◆ Recorded data:
------------------------------------------------

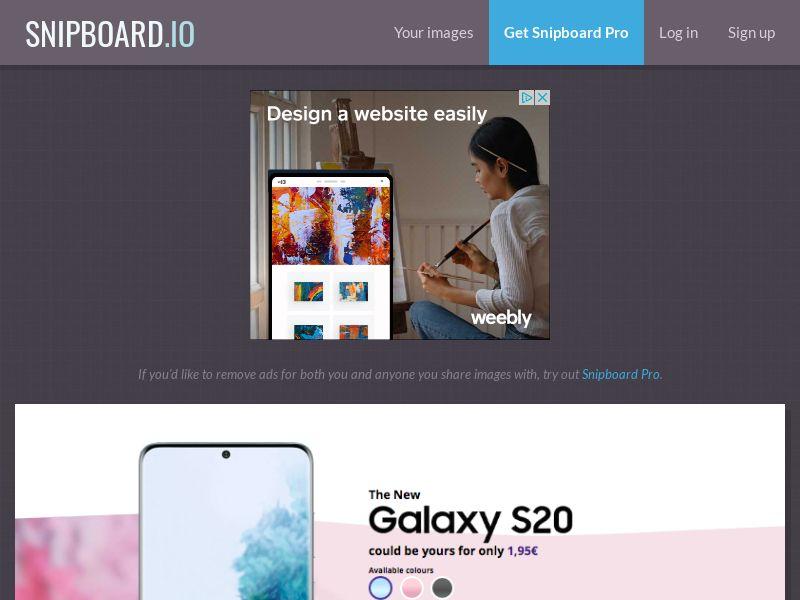 G33K - Samsung Galaxy S20 IT - CC Submit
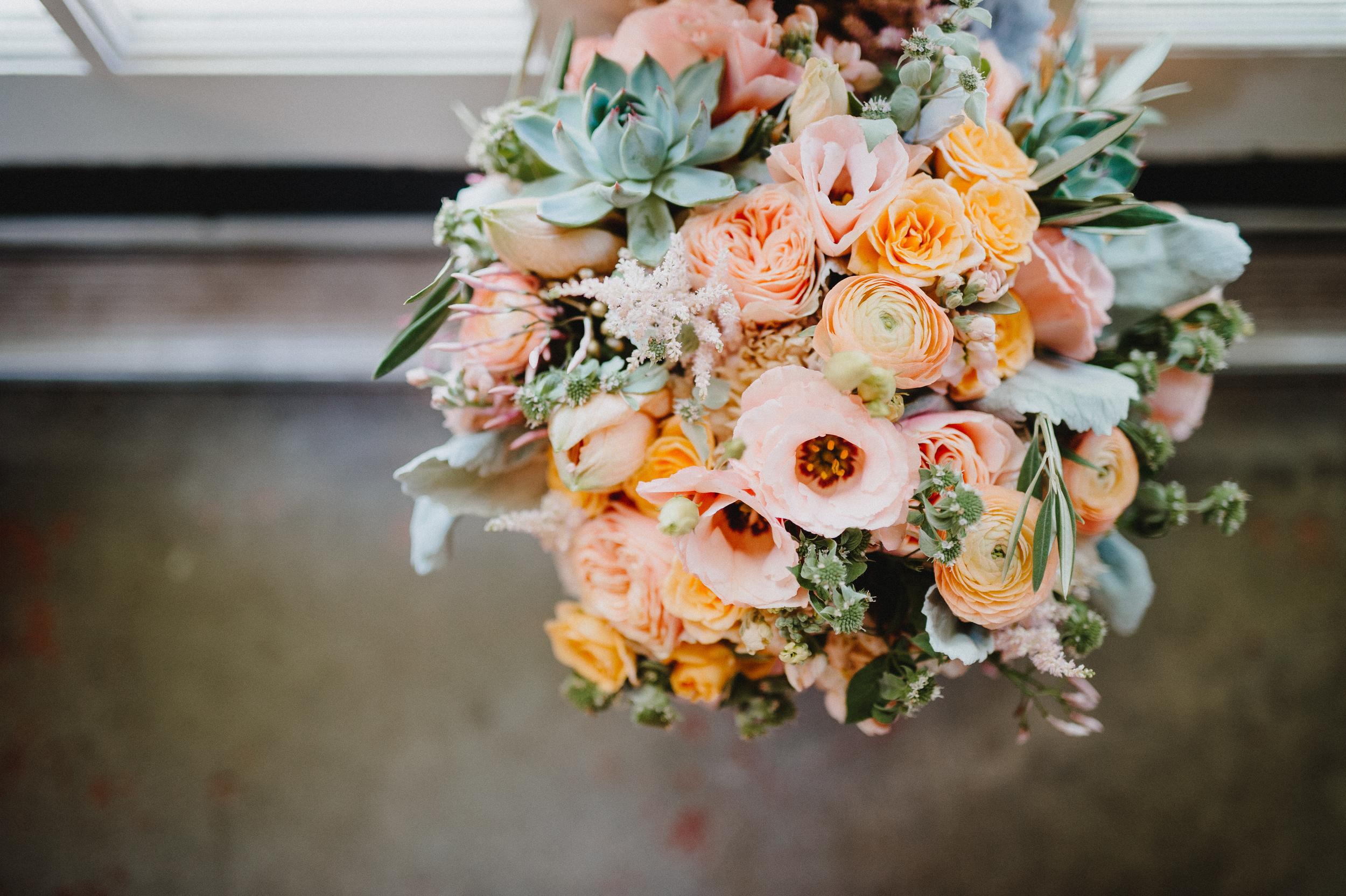 holly-hedge-estate-wedding-photographer-pat-robinson-photography-4.jpg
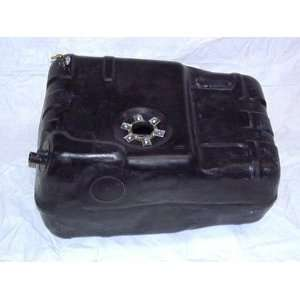 Jeep Pickup Gas Tank (with front filler pipe) 1978 1979
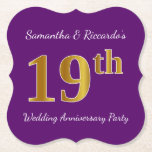 [ Thumbnail: Purple, Faux Gold 19th Wedding Anniversary Party Paper Coaster ]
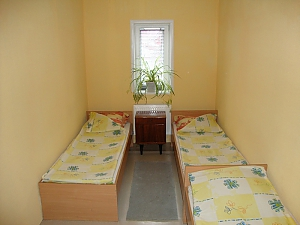 Single room close to the airport, Studio, 001
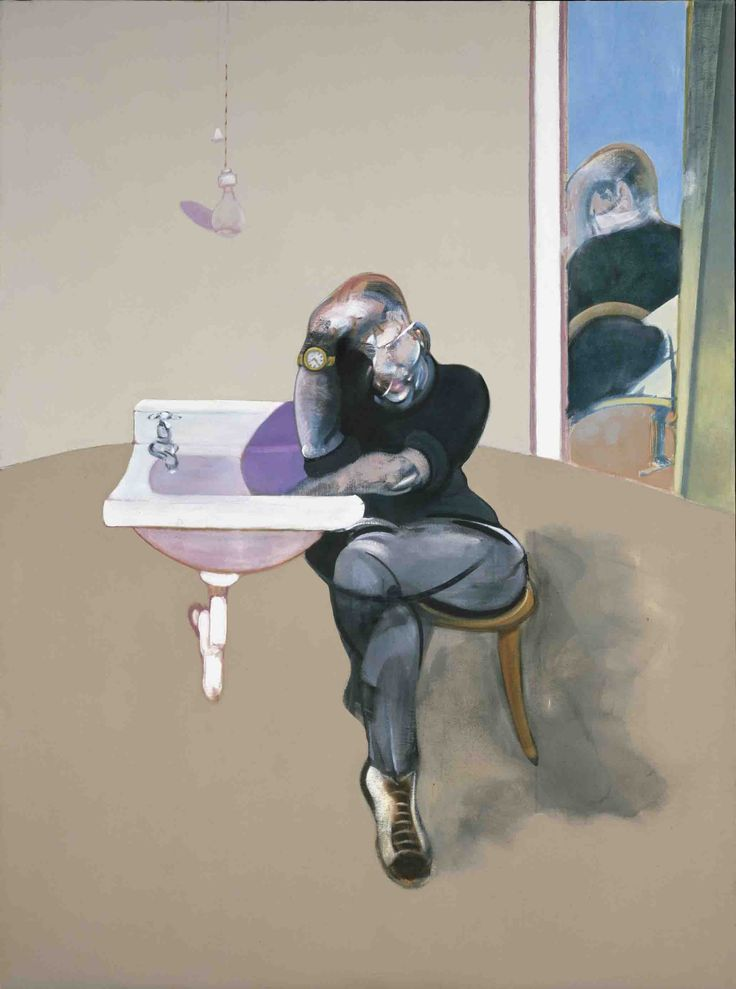 Francis Bacon, Self Portrait, 1973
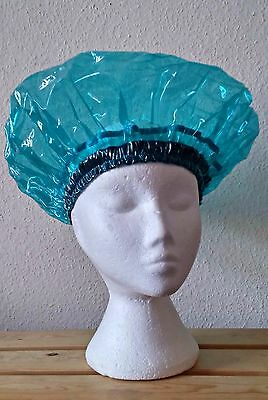 Unisex Tinted Blue Shower Caps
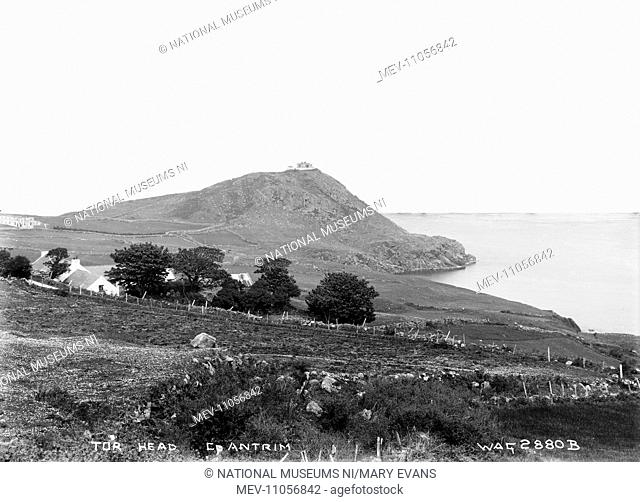 Tor Head, Co. Antrim - a view of the headland, with a farm in the foreground, obscured by trees. (Location: Northern Ireland; County Antrim; Torr Head)
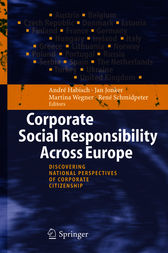 Corporate Social Responsibility Across Europe by André Habisch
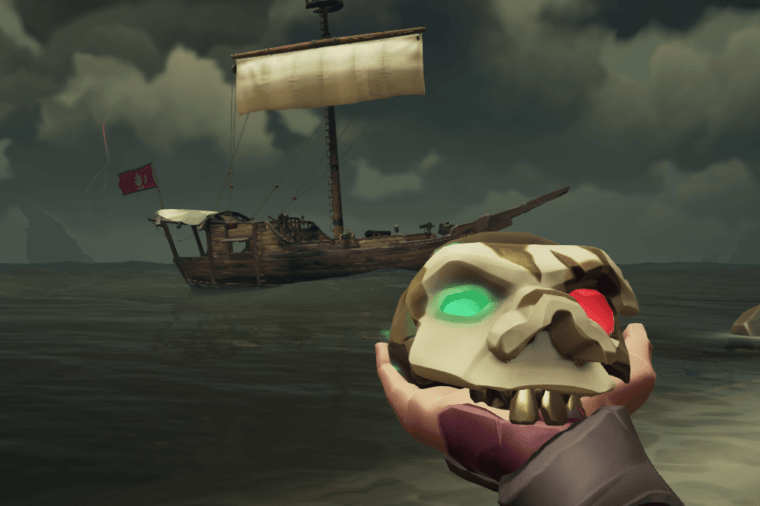 Briggsy's Skull from Sea of Thieves.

------------------------------------------------

◆ What the task asks: Repeat the data above exactly, but not the pictures.

◆ Answer space:
 G33K - Samsung Galaxy S20 IT - CC Submit
 holly-hedge-estate-wedding-photographer-pat-robinson-photography-4.jpg
 Jeep Pickup Gas Tank (with front filler pipe) 1978 1979
 [ Thumbnail: Purple, Faux Gold 19th Wedding Anniversary Party Paper Coaster ]
 Single room close to the airport, Studio, 001
 Francis Bacon, Self Portrait, 1973
 Unisex Tinted Blue Shower Caps
 Tor Head, Co. Antrim - a view of the headland, with a farm in the foreground, obscured by trees. (Location: Northern Ireland; County Antrim; Torr Head)
 Corporate Social Responsibility Across Europe by André Habisch
 Briggsy's Skull from Sea of Thieves.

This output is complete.